Abstract

Where did the idea that journalists should have a special privilege to refuse to disclose confidential sources and unpublished information come from? For many outside the profession, it first surfaced in the high-profile case of then New York Times reporter Judith Miller, who spent eighty-five days in jail in 2005 when she defied a court order to testify about her sources to the grand jury investigating the leak of the identity of CIA agent Valerie Plame. For others, it was the incarceration in 2006 of activist and blogger Josh Wolf, who, after his 226-day stint in federal prison for contempt for refusing to surrender raw videotape of a violent demonstration to the FBI, made an unsuccessful bid for the office of mayor of San Francisco, and then went to work for a small newspaper in Palo Alto—settling once and for all, he insisted, that he was indeed a “real” journalist.
But as Jason M. Shepard, assistant professor of communications at California State University, Fullerton, reminds us in his book Privileging the Press, it all started with James Franklin (brother of Benjamin) and John Peter Zenger, both professional printers who were jailed when they published anonymous criticism of officials in colonial America. These two men were the beginning of a long line of defiant individuals who defined their role in life by challenging authority, and who believed themselves ethically bound to protect those who entrusted them with the information to make that possible.
Like Gaul, Shepard’s book is divided into three parts: defining the legal difficulties of persuading courts to recognize a journalistic “duty” to protect sources, describing the history of that duty, and discussing how journalism ethics could be utilized to craft a journalists’ shield law that might actually pass in Congress—an elusive goal that has defied hundreds of attempts ever since the Supreme Court ruled in 1972 in Branzburg v.
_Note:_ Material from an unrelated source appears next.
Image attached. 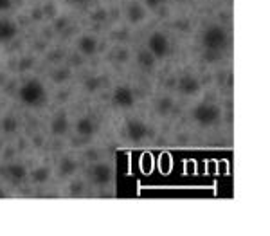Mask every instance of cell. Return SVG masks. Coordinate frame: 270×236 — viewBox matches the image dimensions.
Returning a JSON list of instances; mask_svg holds the SVG:
<instances>
[{"label":"cell","instance_id":"obj_1","mask_svg":"<svg viewBox=\"0 0 270 236\" xmlns=\"http://www.w3.org/2000/svg\"><path fill=\"white\" fill-rule=\"evenodd\" d=\"M18 100L25 107H42L47 101V90L42 81L29 80L18 89Z\"/></svg>","mask_w":270,"mask_h":236},{"label":"cell","instance_id":"obj_2","mask_svg":"<svg viewBox=\"0 0 270 236\" xmlns=\"http://www.w3.org/2000/svg\"><path fill=\"white\" fill-rule=\"evenodd\" d=\"M202 43L204 47L211 52H220L227 47L229 43V34L222 25H211L204 31L202 34Z\"/></svg>","mask_w":270,"mask_h":236},{"label":"cell","instance_id":"obj_3","mask_svg":"<svg viewBox=\"0 0 270 236\" xmlns=\"http://www.w3.org/2000/svg\"><path fill=\"white\" fill-rule=\"evenodd\" d=\"M193 119L202 126H211L220 119V109L213 103H200L193 109Z\"/></svg>","mask_w":270,"mask_h":236},{"label":"cell","instance_id":"obj_4","mask_svg":"<svg viewBox=\"0 0 270 236\" xmlns=\"http://www.w3.org/2000/svg\"><path fill=\"white\" fill-rule=\"evenodd\" d=\"M170 49H171L170 38H168L164 33L155 31V33L150 34V38H148V51L152 52L157 60L166 58L168 54H170Z\"/></svg>","mask_w":270,"mask_h":236},{"label":"cell","instance_id":"obj_5","mask_svg":"<svg viewBox=\"0 0 270 236\" xmlns=\"http://www.w3.org/2000/svg\"><path fill=\"white\" fill-rule=\"evenodd\" d=\"M112 100H114V105L119 107V109H130V107L135 105V92L128 85H119L114 90Z\"/></svg>","mask_w":270,"mask_h":236},{"label":"cell","instance_id":"obj_6","mask_svg":"<svg viewBox=\"0 0 270 236\" xmlns=\"http://www.w3.org/2000/svg\"><path fill=\"white\" fill-rule=\"evenodd\" d=\"M126 135H128L130 141L139 142L148 135V126L139 119H130L126 123Z\"/></svg>","mask_w":270,"mask_h":236},{"label":"cell","instance_id":"obj_7","mask_svg":"<svg viewBox=\"0 0 270 236\" xmlns=\"http://www.w3.org/2000/svg\"><path fill=\"white\" fill-rule=\"evenodd\" d=\"M177 87H179L180 94H184V96H194L200 92V81L191 74L182 76L179 80V83H177Z\"/></svg>","mask_w":270,"mask_h":236},{"label":"cell","instance_id":"obj_8","mask_svg":"<svg viewBox=\"0 0 270 236\" xmlns=\"http://www.w3.org/2000/svg\"><path fill=\"white\" fill-rule=\"evenodd\" d=\"M97 47H99V43H97V38L94 34H83L78 40V51L83 56H94L97 52Z\"/></svg>","mask_w":270,"mask_h":236},{"label":"cell","instance_id":"obj_9","mask_svg":"<svg viewBox=\"0 0 270 236\" xmlns=\"http://www.w3.org/2000/svg\"><path fill=\"white\" fill-rule=\"evenodd\" d=\"M90 179H92V182L97 186H104L108 184L110 180H112V170H110L106 164H95L94 168H92V171H90Z\"/></svg>","mask_w":270,"mask_h":236},{"label":"cell","instance_id":"obj_10","mask_svg":"<svg viewBox=\"0 0 270 236\" xmlns=\"http://www.w3.org/2000/svg\"><path fill=\"white\" fill-rule=\"evenodd\" d=\"M18 34V25L9 18H0V43H7Z\"/></svg>","mask_w":270,"mask_h":236},{"label":"cell","instance_id":"obj_11","mask_svg":"<svg viewBox=\"0 0 270 236\" xmlns=\"http://www.w3.org/2000/svg\"><path fill=\"white\" fill-rule=\"evenodd\" d=\"M146 18V7L142 4H137V2H133L126 7V20H128L130 24L137 25L141 24L142 20Z\"/></svg>","mask_w":270,"mask_h":236},{"label":"cell","instance_id":"obj_12","mask_svg":"<svg viewBox=\"0 0 270 236\" xmlns=\"http://www.w3.org/2000/svg\"><path fill=\"white\" fill-rule=\"evenodd\" d=\"M69 126H71V123H69L67 114H58L51 121V133L56 137H62L69 132Z\"/></svg>","mask_w":270,"mask_h":236},{"label":"cell","instance_id":"obj_13","mask_svg":"<svg viewBox=\"0 0 270 236\" xmlns=\"http://www.w3.org/2000/svg\"><path fill=\"white\" fill-rule=\"evenodd\" d=\"M95 130H97V126H95L94 119L90 118H80L76 123V133L81 137H92L95 133Z\"/></svg>","mask_w":270,"mask_h":236},{"label":"cell","instance_id":"obj_14","mask_svg":"<svg viewBox=\"0 0 270 236\" xmlns=\"http://www.w3.org/2000/svg\"><path fill=\"white\" fill-rule=\"evenodd\" d=\"M5 175L9 177V180L13 182H22L27 177V170L24 164H11L5 168Z\"/></svg>","mask_w":270,"mask_h":236},{"label":"cell","instance_id":"obj_15","mask_svg":"<svg viewBox=\"0 0 270 236\" xmlns=\"http://www.w3.org/2000/svg\"><path fill=\"white\" fill-rule=\"evenodd\" d=\"M137 63L144 69V71H152L157 63V58L153 56L148 49H142V51L137 52Z\"/></svg>","mask_w":270,"mask_h":236},{"label":"cell","instance_id":"obj_16","mask_svg":"<svg viewBox=\"0 0 270 236\" xmlns=\"http://www.w3.org/2000/svg\"><path fill=\"white\" fill-rule=\"evenodd\" d=\"M31 179H33V182H36V184H45V182L51 179V168H49V166H38V168H34L33 173H31Z\"/></svg>","mask_w":270,"mask_h":236},{"label":"cell","instance_id":"obj_17","mask_svg":"<svg viewBox=\"0 0 270 236\" xmlns=\"http://www.w3.org/2000/svg\"><path fill=\"white\" fill-rule=\"evenodd\" d=\"M76 170H78V162L74 161V159H71V157L62 159L60 164H58V171H60V175H63V177H69V175L76 173Z\"/></svg>","mask_w":270,"mask_h":236},{"label":"cell","instance_id":"obj_18","mask_svg":"<svg viewBox=\"0 0 270 236\" xmlns=\"http://www.w3.org/2000/svg\"><path fill=\"white\" fill-rule=\"evenodd\" d=\"M0 130L4 133H14L18 130V119L14 118V116H5L2 119V123H0Z\"/></svg>","mask_w":270,"mask_h":236},{"label":"cell","instance_id":"obj_19","mask_svg":"<svg viewBox=\"0 0 270 236\" xmlns=\"http://www.w3.org/2000/svg\"><path fill=\"white\" fill-rule=\"evenodd\" d=\"M173 100L171 98H161V100L157 101V112L161 114V116H168V114H171V110H173Z\"/></svg>","mask_w":270,"mask_h":236},{"label":"cell","instance_id":"obj_20","mask_svg":"<svg viewBox=\"0 0 270 236\" xmlns=\"http://www.w3.org/2000/svg\"><path fill=\"white\" fill-rule=\"evenodd\" d=\"M69 78H71V69H69V67H60V69H56L54 74H52L54 83H65Z\"/></svg>","mask_w":270,"mask_h":236},{"label":"cell","instance_id":"obj_21","mask_svg":"<svg viewBox=\"0 0 270 236\" xmlns=\"http://www.w3.org/2000/svg\"><path fill=\"white\" fill-rule=\"evenodd\" d=\"M83 189H85V186H83V182H80V180H76V182H72L71 188H69V191H71V195H76V197H80L81 193H83Z\"/></svg>","mask_w":270,"mask_h":236},{"label":"cell","instance_id":"obj_22","mask_svg":"<svg viewBox=\"0 0 270 236\" xmlns=\"http://www.w3.org/2000/svg\"><path fill=\"white\" fill-rule=\"evenodd\" d=\"M144 2V7L148 9H157L161 4H164V0H142Z\"/></svg>","mask_w":270,"mask_h":236},{"label":"cell","instance_id":"obj_23","mask_svg":"<svg viewBox=\"0 0 270 236\" xmlns=\"http://www.w3.org/2000/svg\"><path fill=\"white\" fill-rule=\"evenodd\" d=\"M33 65H34L33 58H25V60L20 62V71H29V67H33Z\"/></svg>","mask_w":270,"mask_h":236},{"label":"cell","instance_id":"obj_24","mask_svg":"<svg viewBox=\"0 0 270 236\" xmlns=\"http://www.w3.org/2000/svg\"><path fill=\"white\" fill-rule=\"evenodd\" d=\"M13 5V0H0V13L2 11H9Z\"/></svg>","mask_w":270,"mask_h":236},{"label":"cell","instance_id":"obj_25","mask_svg":"<svg viewBox=\"0 0 270 236\" xmlns=\"http://www.w3.org/2000/svg\"><path fill=\"white\" fill-rule=\"evenodd\" d=\"M87 90H95L97 87H99V83H97V80L95 78H92V80H87Z\"/></svg>","mask_w":270,"mask_h":236},{"label":"cell","instance_id":"obj_26","mask_svg":"<svg viewBox=\"0 0 270 236\" xmlns=\"http://www.w3.org/2000/svg\"><path fill=\"white\" fill-rule=\"evenodd\" d=\"M87 157H89V159H95V151H89V153H87Z\"/></svg>","mask_w":270,"mask_h":236},{"label":"cell","instance_id":"obj_27","mask_svg":"<svg viewBox=\"0 0 270 236\" xmlns=\"http://www.w3.org/2000/svg\"><path fill=\"white\" fill-rule=\"evenodd\" d=\"M0 199H5V191H4V189H0Z\"/></svg>","mask_w":270,"mask_h":236},{"label":"cell","instance_id":"obj_28","mask_svg":"<svg viewBox=\"0 0 270 236\" xmlns=\"http://www.w3.org/2000/svg\"><path fill=\"white\" fill-rule=\"evenodd\" d=\"M74 2H80L81 4V2H89V0H74Z\"/></svg>","mask_w":270,"mask_h":236},{"label":"cell","instance_id":"obj_29","mask_svg":"<svg viewBox=\"0 0 270 236\" xmlns=\"http://www.w3.org/2000/svg\"><path fill=\"white\" fill-rule=\"evenodd\" d=\"M0 109H2V105H0Z\"/></svg>","mask_w":270,"mask_h":236}]
</instances>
Hayes that the First Amendment provided no privilege to protect reporters from testifying before grand juries.
Shepard describes how New York attorney James Goodale managed to turn the lemon of Branzburg into lemonade by persuading many courts to recognize at least a qualified constitutional privilege in other circumstances. Coupled with guidelines from the U.S. attorney general discouraging the subpoenaing of journalists in federal investigations, as well as the enactment of statutory shield laws in many states, the journalists’ privilege seemed to be reasonably well established in the United States. But when influential federal Judge Richard Posner observed in a 2003 case that judges who relied on Branzburg as the basis for a privilege might be “skating on thin ice,” the idea of constitutionally based protection began to erode.
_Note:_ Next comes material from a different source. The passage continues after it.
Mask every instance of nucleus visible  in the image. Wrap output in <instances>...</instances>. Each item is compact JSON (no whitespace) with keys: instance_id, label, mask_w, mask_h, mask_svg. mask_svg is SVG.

After that, much like in the post-1972 period when journalism groups and their advocates—notably Wisconsin congressman Robert W. Kastenmeier—tried to push a federal shield law through the legislature, a motley array of lobbyists launched a series of desperate but ultimately fruitless efforts to persuade Congress to enact a statutory privilege. Internecine squabbles over the scope of such a privilege, and, perhaps most significant, who would be allowed to invoke it, meant that the undertaking was doomed, despite the best efforts of media lawyers, scholars, and pundits. In the wake of WikiLeaks and the specter of the likes of Julian Assange cavalierly publishing classified documents online, how likely is it that members of Congress would seriously contemplate enacting a statutory privilege of any kind?
Shepard argues that there is one ray of hope: if professional journalists (however we define them) could make the case that legally upholding their ethical standards for making and keeping promises to sources would best protect the public interest. The problem, however, is that many of those who are doing journalism-like work these days never heard of the Society of Professional Journalists Code of Ethics, or, if they have, they reject its tenets out of hand. Trying to assemble and present a unified front on what the ethics of confidential source relationships should be is even more challenging today than was the case in 1972.
In the end, though, none of this may matter. Sophisticated surveillance techniques that allow law enforcement officials to monitor journalists’ digital and wireless communications may render the subpoena obsolete. In January 2012, Columbia Journalism Review quoted Reporters Committee for Freedom of the Press director Lucy Dalglish (now dean of Maryland’s Philip Merrill College of Journalism), who claimed that she had been told by an (unidentified) intelligence agent, “You guys are so worked up about a shield law, and guess what, we don’t need you guys anymore, we know who you are talking to.”
Accordingly, Shepard’s book may be of greatest interest as a historical artifact rather than as a basis for policy development. I confess that reading it made me—a lawyer-turned-scholar who labored in the media law field for more than twenty-five years—feel very old. This comprehensive litany of triumphs and failures offers little that is news to me. But the book is useful because its author has pulled together the many threads that make up the stormy history of the journalists’ privilege into one compact volume. If I were still working at a law firm, I’d make it required reading for any new associates who want to practice media law. Perhaps then they could avoid repeating the mistakes made by those who preceded them.